PROBLEM REQUIREMENTS ▸ Retype the records below from the line containing "Looking at the spatial" through the end of the records, inclusive, with no changes.

— start of STORED RECORDS —

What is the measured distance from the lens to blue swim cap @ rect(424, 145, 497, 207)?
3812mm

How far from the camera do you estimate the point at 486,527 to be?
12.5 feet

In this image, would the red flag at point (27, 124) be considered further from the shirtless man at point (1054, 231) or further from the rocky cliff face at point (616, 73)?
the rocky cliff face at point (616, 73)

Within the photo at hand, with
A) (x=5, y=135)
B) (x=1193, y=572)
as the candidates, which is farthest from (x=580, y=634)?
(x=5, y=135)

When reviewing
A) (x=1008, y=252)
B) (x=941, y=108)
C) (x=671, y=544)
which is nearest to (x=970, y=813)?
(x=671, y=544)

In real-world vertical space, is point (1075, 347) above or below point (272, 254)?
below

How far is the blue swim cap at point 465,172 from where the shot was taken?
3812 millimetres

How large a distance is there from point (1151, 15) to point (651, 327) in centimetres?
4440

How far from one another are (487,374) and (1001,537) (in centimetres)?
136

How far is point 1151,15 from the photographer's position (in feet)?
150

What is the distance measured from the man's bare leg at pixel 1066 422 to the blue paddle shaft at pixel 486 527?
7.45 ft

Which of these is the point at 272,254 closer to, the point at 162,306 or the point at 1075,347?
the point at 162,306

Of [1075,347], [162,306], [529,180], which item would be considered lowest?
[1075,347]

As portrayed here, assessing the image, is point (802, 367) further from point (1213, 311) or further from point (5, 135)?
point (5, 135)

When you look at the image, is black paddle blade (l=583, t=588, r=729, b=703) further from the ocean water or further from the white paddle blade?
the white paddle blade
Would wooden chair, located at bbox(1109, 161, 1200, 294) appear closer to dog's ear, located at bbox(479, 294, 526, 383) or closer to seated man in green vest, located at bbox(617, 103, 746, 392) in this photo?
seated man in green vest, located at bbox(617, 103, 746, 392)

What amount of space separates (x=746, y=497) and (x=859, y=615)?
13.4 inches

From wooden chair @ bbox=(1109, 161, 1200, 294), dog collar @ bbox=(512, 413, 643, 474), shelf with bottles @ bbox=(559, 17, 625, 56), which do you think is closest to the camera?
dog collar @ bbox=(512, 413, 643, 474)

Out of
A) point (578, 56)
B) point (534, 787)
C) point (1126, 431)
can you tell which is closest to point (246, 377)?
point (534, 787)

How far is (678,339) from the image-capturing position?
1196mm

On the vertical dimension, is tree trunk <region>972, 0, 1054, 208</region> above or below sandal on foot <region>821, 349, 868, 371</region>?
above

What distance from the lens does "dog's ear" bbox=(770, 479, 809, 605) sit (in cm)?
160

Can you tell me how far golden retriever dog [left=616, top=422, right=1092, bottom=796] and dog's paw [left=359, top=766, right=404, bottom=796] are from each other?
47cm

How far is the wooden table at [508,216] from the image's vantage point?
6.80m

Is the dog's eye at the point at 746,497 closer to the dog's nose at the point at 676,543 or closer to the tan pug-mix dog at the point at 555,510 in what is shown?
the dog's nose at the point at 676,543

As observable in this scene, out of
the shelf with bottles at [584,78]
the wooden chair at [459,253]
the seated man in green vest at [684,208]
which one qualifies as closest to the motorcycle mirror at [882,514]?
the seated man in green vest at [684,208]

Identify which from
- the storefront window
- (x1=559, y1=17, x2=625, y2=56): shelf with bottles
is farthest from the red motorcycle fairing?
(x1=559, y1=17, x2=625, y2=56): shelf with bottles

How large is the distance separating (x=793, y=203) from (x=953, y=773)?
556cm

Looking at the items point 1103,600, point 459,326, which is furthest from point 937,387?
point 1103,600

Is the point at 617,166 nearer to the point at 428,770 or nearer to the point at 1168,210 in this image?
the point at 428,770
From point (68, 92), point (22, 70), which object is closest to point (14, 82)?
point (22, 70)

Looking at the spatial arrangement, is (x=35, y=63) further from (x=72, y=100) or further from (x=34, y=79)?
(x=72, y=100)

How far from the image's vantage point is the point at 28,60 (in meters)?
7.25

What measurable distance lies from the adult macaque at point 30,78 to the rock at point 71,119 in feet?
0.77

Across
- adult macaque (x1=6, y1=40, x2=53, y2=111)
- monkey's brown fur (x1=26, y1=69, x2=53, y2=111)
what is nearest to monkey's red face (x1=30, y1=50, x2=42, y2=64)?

— end of STORED RECORDS —

SOLUTION TO THIS PROBLEM ▸
Looking at the spatial arrangement, is (x=35, y=63) further from (x=72, y=100) or further from (x=34, y=79)?
(x=72, y=100)

How far from the image's vantage point is the point at 28,60 (in meters)?
7.25

What measurable distance lies from the adult macaque at point 30,78 to the rock at point 71,119 in feet?
0.77

Across
- adult macaque (x1=6, y1=40, x2=53, y2=111)
- monkey's brown fur (x1=26, y1=69, x2=53, y2=111)
what is nearest to monkey's red face (x1=30, y1=50, x2=42, y2=64)?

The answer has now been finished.